Immediately following Anderson’s RBI, Thunderbirds’ third baseman Cianna Braymiller slapped a single to left, scoring Anderson and giving Chautauqua Lake an early 2-0 lead.

That was all Anderson would need in the semifinal.

“Olivia was strong all the way,” said Teets. “We kept telling her once we get through the top of the lineup in the fifth inning she had it. She did what she needed to do. Chadelynn called a great game behind the plate.”

Anderson allowed just two hits in the semifinal game en route to the complete-game shutout. She tallied six strikeouts and allowed just three walks.

Despite the semifinal win, Teets knew it would take more of the same to capture the title.

“Defense is going to be huge. This game is about pitching and defense — we know that,” stated Teets after the semifinal win. “When you get to this level, everybody wants to win, so we’re going to go get something healthy for lunch and come back ready to play.”

Whatever they ate for lunch sparked their bats in a huge way to lead the team to the championship.

Every game this season, the top of the Thunderbird lineup has contributed heavily. But big moments sometimes produce an unsung hero. In Saturday’s final, that unsung hero was sophomore Sophie Woodis.

With Chautauqua Lake already holding a solid 3-0 lead over Pine Plains, Woodis stepped to the plate with two runners on and smacked a long fly ball over the left field fence, igniting the Chautauqua Lake crowd, and giving the T’Birds a commanding 6-0 advantage.

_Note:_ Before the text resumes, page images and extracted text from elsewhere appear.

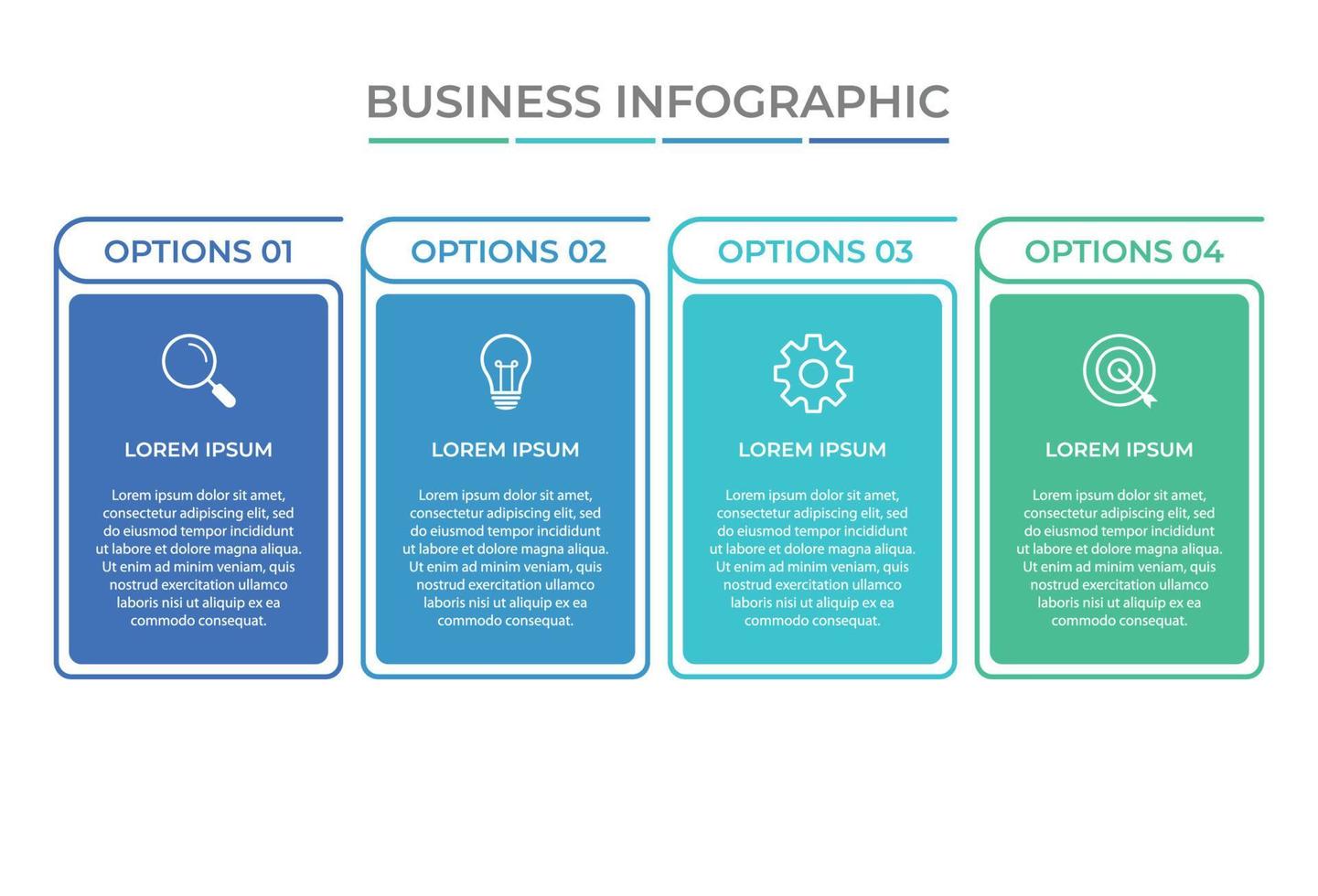 BUSINESS INFOGRAPHIC

OPTIONS 01

LOREM IPSUM

Lorem ipsum dolor sit amet, consectetur adipiscing elit, sed do eiusmod tempor incididunt ut labore et dolore magna aliqua. Ut enim ad minim veniam, quis nostrud exercitation ullamco laboris nisi ut aliquip ex ea commodo consequat.

OPTIONS 02

LOREM IPSUM

Lorem ipsum dolor sit amet, consectetur adipiscing elit, sed do eiusmod tempor incididunt ut labore et dolore magna aliqua. Ut enim ad minim veniam, quis nostrud exercitation ullamco laboris nisi ut aliquip ex ea commodo consequat.

OPTIONS 03

LOREM IPSUM

Lorem ipsum dolor sit amet, consectetur adipiscing elit, sed do eiusmod tempor incididunt ut labore et dolore magna aliqua. Ut enim ad minim veniam, quis nostrud exercitation ullamco laboris nisi ut aliquip ex ea commodo consequat.

OPTIONS 04

LOREM IPSUM

Lorem ipsum dolor sit amet, consectetur adipiscing elit, sed do eiusmod tempor incididunt ut labore et dolore magna aliqua. Ut enim ad minim veniam, quis nostrud exercitation ullamco laboris nisi ut aliquip ex ea commodo consequat.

When Woodis trotted back to the dugout after being mobbed by her teammates, Hawkins embraced her and said, “I feel like a proud mom.'”

“Sophie Woodis — what a game she had,” said Teets. “It was amazing to see her perform like that.”

Even though Woodis was the story, the whole Thunderbird lineup collected hits. Even when the players weren’t getting hits, they were putting the bat on the ball as they only struck out one time the entire game.

“The bats came alive,” said Teets. “If you look at the boxscores from previous games, we trail off almost every fifth inning. This game we stayed disciplined and made good contact.”

One thing aside from the bats that has remained constant all season, is the arm of Anderson. Anderson threw 12 innings on Saturday before giving up a run and it was a testament to coaching, strategy, and defense.

“I threw a lot of screwballs today, trying to get inside and jam them,” said Anderson. “They had some really good hitters in the two, three, and four spots; they were really hard to pitch against. The screwball really helped us get outs.”

It wasn’t until the sixth inning when Anderson was finally solved while the Bombers were able to get a run across to make it 7-1. Chautauqua Lake added two more in the seventh on errors to get more insurance, which helped them withstand a late rally by Pine Plains.

With a run already across during the seventh and a runner in scoring position with no outs, a pop up was hit just foul of first base, and none other than Woodis was there to make a diving catch to get an out and help Anderson finish of the game.

The Thunderbirds did all this with a young up-and-coming group, and they are primed to make a run at winning back-to back state championships. Hawkins is the team’s only senior.

“I’m not even thinking about that right now. I’m just super happy about this game and this season,” said Anderson. “Next year we can go pretty far. Cameryn will be missed, but I think we can do it again.”

“Cameryn is going to be a big loss,” said Teets. “I’ve said it before I love that girl to death. She’s our motivator and keeps the team together, but next year can be a lot of fun, too, if we work at it. I’m so proud of this team.”

Chautauqua Lake may be poised for big things to come in the future, but for now, they celebrate.